Matrix-Matrix Multiplication
Suppose that $T:\mathbb{F}^n \to \mathbb{F}^m$ and $S:\mathbb{F}^m \to \mathbb{F}^\ell$. Assuming standard basis for everything again, note that
\[S(T(c_1e_1 + \cdots + c_ne_n)) = c_1S(T(e_1)) + \cdots + c_nS(T(e_n)).\]So if $A$ represents $T$ and $B$ represents $S$ (in the standard basis, of course), then
\[\begin{align*} BA(c_1e_1 + \cdots + c_ne_n) &= c_1BA(e_1) + \cdots + c_nBAe_n \\ &= c_1Ba_1 + \cdots c_nBa_n \\ &= c_1B(a_{1,1}e_1 + \cdots + a_{m,1}e_m) + \cdots + c_nB(a_{1,n}e_1 + \cdots + a_{m,n}e_m) \\ &= c_1(a_{1,1}b_1 + \cdots + a_{m,1}b_m) + \cdots + c_n(a_{1,n}b_1 + \cdots + a_{m,n}b_m) \\ &= (c_1a_{1,1} + \cdots + c_na_{1,n})b_1 + \cdots + (c_ma_{m,1} + \cdots + c_na_{m,n})b_m. \end{align*}\]So if $D := BA$, then it makes sense to define matrix-matrix multiplication by
\[d_j = Ba_j.\]Furthermore, this tells us that
\[d_{i,j} = \sum_{k=1}^m b_{i,k} a_{k,j}.\]Note if we are willing to accept distributivity of matrix multiplication and entry-byas fact, then it is actually easier to derive these rules in the following way. Let
\[A = [a_1 \mid \cdots \mid a_n] \quad\text{ and }\quad B = [b_1 \mid \cdots \mid b_m].\]Then,
\[BA = B\sum_{j=1}[0 \mid \cdots \mid a_j \mid \cdots \mid 0] = \sum_{j=1}[0 \mid \cdots \mid Ba_j \mid \cdots \mid 0].\]So it follows immediately that $d_j = Ba_j$.

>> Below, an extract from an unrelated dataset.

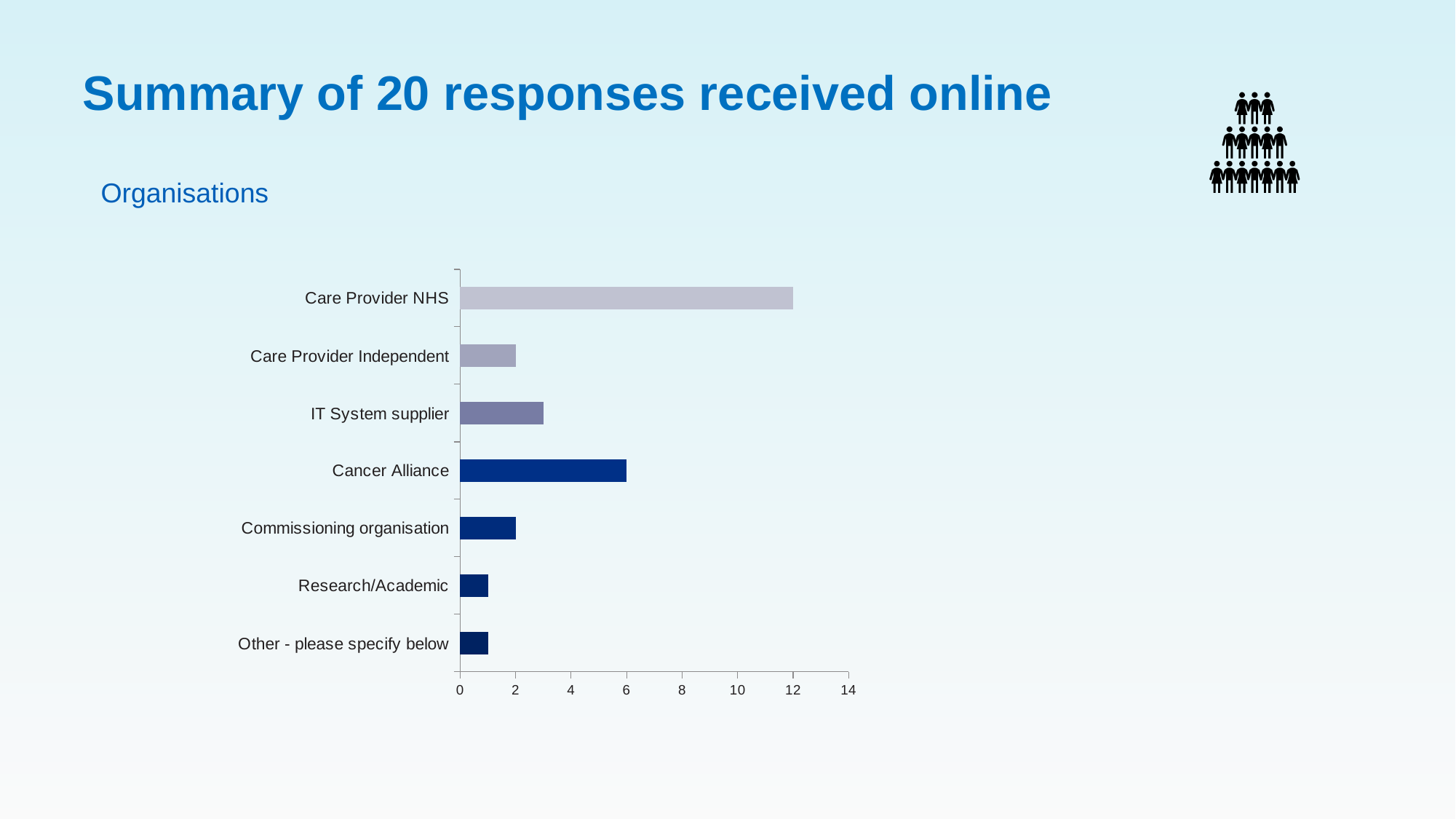
Which organisation category has the highest number of responses? Care Provider NHS Is the value for IT System supplier greater or less than 4? less How many responses are shown for Care Provider NHS? 12 What is the highest value shown on the horizontal axis of the chart? 14 How many responses are shown for Care Provider Independent? 2 How many organisation categories are plotted in the chart? 7 How many responses are shown for Cancer Alliance? 6 Which has more responses, Cancer Alliance or Care Provider Independent? Cancer Alliance How many responses are shown for Commissioning organisation? 2 Is the value for Research/Academic greater or less than 2? less What type of chart is shown on the slide? bar chart What is the difference between the responses for Care Provider NHS and Cancer Alliance? 6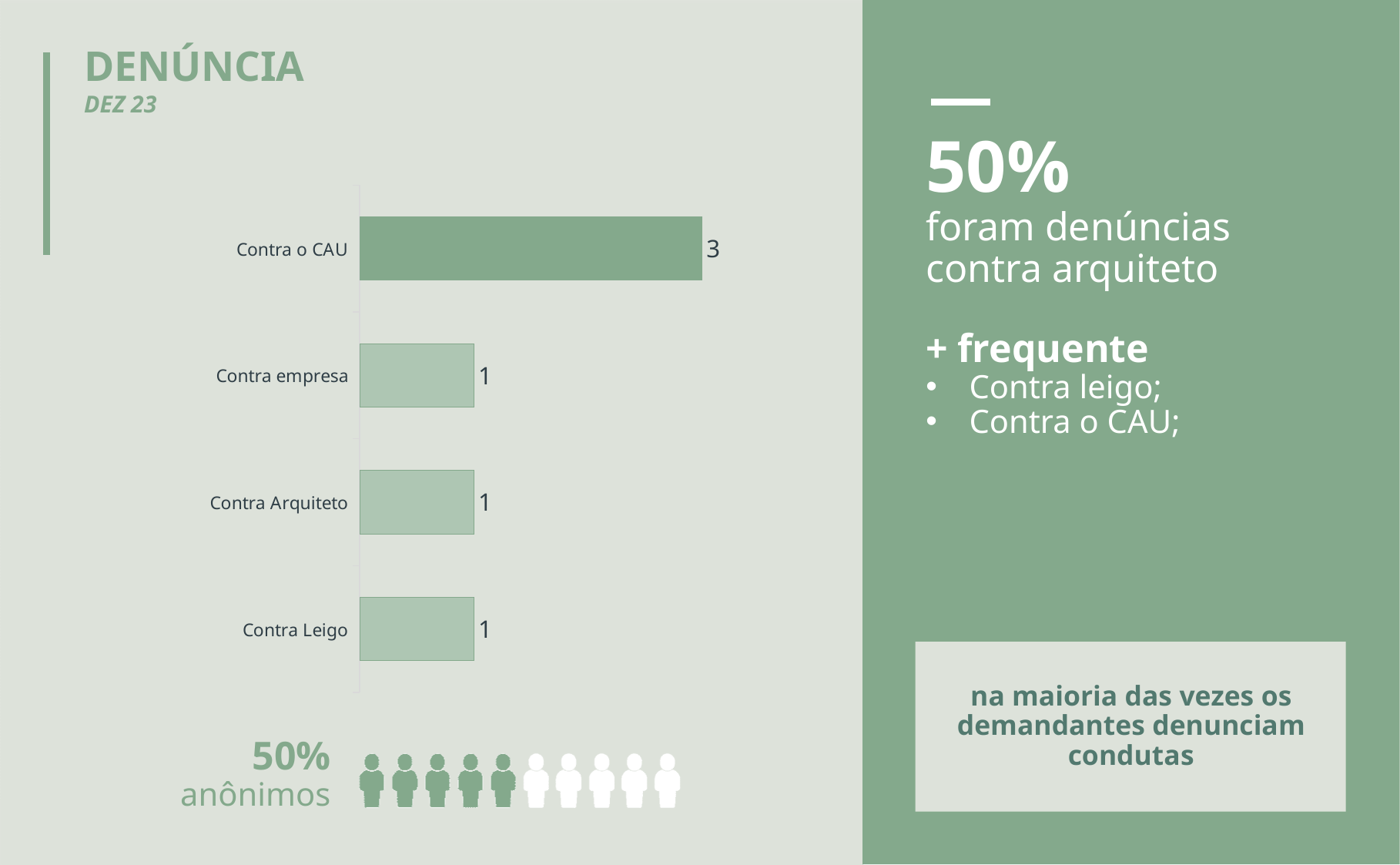
What is the value for Contra Leigo? 1 What is the title of the slide containing the chart? DENÚNCIA What is the value for Contra Arquiteto? 1 Which category has the highest value? Contra o CAU What is the value for Contra empresa? 1 Which is larger, the value for Contra o CAU or the value for Contra Leigo? Contra o CAU What is the difference between the values for Contra o CAU and Contra empresa? 2 What kind of chart is shown on the slide? Bar chart What is the value for Contra o CAU? 3 Which category is listed at the top of the chart? Contra o CAU What is the total of all the values shown in the chart? 6 How many categories are shown in the chart? 4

Example (Outer product). Suppose $u \in \mathbb{F}^m$ and $v \in \mathbb{F}^n$. Then the outer product of $u$ and $v$ is defined as the $m \times n$ matrix
\[uv^* = u[v_1 \; \cdots \; v_n] = [v_1u \; \cdots \; v_nu].\]Notice that there is a natural way of realizing matrix multiplication in terms of outer products. Namely, note
\[AB = [a_1 \;\; \cdots \;\; a_n]\begin{bmatrix}\tilde{b}_1^T \\ \vdots \\ \tilde{b}_m^T\end{bmatrix}.\]Then $AB$ is simply a sum of column-by-row outer products.